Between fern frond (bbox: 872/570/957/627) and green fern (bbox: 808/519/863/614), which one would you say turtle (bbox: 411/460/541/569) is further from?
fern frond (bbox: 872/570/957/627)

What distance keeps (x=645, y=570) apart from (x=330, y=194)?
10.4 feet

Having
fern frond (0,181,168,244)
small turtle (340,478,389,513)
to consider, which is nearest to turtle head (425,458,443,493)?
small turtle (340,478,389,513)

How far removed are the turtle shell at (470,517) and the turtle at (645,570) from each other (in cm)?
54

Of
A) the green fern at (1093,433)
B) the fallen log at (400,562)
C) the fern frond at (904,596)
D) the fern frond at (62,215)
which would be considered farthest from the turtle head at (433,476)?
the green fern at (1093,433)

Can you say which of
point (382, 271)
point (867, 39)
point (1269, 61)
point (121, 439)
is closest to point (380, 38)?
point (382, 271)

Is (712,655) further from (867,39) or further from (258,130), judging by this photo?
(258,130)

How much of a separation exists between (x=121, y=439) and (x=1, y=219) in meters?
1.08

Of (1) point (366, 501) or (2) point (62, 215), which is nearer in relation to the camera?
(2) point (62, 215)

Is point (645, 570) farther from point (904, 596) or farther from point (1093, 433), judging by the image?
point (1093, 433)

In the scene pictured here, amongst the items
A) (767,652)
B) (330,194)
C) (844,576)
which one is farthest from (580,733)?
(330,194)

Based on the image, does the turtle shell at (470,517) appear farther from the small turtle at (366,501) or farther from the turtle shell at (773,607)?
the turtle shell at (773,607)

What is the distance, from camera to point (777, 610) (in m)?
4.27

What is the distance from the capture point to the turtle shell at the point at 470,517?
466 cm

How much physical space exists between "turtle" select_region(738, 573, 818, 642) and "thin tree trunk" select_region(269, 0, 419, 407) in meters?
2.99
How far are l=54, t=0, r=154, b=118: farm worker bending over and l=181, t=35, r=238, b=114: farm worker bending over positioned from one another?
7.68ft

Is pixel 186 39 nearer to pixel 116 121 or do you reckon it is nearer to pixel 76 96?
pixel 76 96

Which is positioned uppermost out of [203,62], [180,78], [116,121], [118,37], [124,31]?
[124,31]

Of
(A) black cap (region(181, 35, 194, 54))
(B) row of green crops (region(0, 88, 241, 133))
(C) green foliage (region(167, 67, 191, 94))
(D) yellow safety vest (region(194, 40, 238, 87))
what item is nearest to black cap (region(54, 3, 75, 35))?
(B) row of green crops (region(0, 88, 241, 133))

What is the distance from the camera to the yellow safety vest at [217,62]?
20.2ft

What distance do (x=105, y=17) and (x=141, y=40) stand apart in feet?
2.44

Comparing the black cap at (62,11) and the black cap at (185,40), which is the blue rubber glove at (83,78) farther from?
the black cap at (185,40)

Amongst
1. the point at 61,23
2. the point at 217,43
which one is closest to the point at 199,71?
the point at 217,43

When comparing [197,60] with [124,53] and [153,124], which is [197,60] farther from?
________________________
_WRITTEN PROBLEM_:
Write out only the final block of lines, starting at the line with "How far are" and running to the end of the material.

_COMPLETED TASK_:
How far are l=54, t=0, r=154, b=118: farm worker bending over and l=181, t=35, r=238, b=114: farm worker bending over positioned from one another?
7.68ft

Is pixel 186 39 nearer to pixel 116 121 or do you reckon it is nearer to pixel 76 96?
pixel 76 96

Which is positioned uppermost out of [203,62], [180,78], [116,121], [118,37], [124,31]?
[124,31]

Of
(A) black cap (region(181, 35, 194, 54))
(B) row of green crops (region(0, 88, 241, 133))
(C) green foliage (region(167, 67, 191, 94))
(D) yellow safety vest (region(194, 40, 238, 87))
what item is nearest to black cap (region(54, 3, 75, 35))?
(B) row of green crops (region(0, 88, 241, 133))

What is the distance from the camera to the yellow safety vest at [217,62]?
20.2ft

What distance do (x=105, y=17) and (x=141, y=40) stand apart in feet?
2.44

Comparing the black cap at (62,11) and the black cap at (185,40), which is the blue rubber glove at (83,78) farther from?
the black cap at (185,40)

Amongst
1. the point at 61,23
2. the point at 217,43
which one is closest to the point at 199,71?
the point at 217,43

When comparing [197,60] with [124,53] and [153,124], which is [197,60] farther from?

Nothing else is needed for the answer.